> [INPUT RECORDS]

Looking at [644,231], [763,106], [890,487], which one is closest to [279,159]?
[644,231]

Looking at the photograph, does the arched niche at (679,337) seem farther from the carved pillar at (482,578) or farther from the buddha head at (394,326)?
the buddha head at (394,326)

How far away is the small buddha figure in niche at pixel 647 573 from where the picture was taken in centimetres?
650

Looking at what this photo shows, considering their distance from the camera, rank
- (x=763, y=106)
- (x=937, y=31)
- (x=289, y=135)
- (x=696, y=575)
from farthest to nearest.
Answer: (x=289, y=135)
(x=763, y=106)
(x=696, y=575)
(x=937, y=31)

--

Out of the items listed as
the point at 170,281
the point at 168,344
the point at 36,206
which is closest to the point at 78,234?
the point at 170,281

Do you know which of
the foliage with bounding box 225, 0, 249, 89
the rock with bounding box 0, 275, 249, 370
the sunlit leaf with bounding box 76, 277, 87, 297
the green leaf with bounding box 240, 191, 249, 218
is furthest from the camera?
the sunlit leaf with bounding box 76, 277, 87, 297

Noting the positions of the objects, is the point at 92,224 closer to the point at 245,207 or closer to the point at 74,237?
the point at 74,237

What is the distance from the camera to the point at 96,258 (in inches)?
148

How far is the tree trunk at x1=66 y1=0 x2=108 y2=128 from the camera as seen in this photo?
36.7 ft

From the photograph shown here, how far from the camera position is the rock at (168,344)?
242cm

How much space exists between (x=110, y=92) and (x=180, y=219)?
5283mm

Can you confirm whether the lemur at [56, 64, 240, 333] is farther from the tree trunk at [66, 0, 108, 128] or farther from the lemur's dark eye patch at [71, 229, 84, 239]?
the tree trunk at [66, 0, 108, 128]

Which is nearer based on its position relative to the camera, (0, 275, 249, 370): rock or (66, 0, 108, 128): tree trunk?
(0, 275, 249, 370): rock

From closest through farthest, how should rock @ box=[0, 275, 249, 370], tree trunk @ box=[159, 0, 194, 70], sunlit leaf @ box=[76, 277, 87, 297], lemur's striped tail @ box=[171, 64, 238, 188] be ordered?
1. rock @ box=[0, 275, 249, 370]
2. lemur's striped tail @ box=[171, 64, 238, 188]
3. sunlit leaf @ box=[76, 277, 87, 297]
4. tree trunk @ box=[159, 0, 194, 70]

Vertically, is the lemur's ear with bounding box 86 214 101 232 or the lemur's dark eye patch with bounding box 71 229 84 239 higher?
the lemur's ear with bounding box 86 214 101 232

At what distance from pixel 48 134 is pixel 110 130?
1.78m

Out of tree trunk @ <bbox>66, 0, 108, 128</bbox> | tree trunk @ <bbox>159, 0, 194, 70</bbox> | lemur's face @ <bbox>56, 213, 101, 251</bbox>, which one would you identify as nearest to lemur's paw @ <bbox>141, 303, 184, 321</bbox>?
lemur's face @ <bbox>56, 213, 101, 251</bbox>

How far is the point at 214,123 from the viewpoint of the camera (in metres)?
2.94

> [EXERCISE INSTRUCTIONS] Select every line of the records that contains the word "this", and copy each one in full.

> [RESULT OF THE EXERCISE]
Looking at what this photo shows, considering their distance from the camera, rank
How far is the tree trunk at x1=66 y1=0 x2=108 y2=128 from the camera as seen in this photo?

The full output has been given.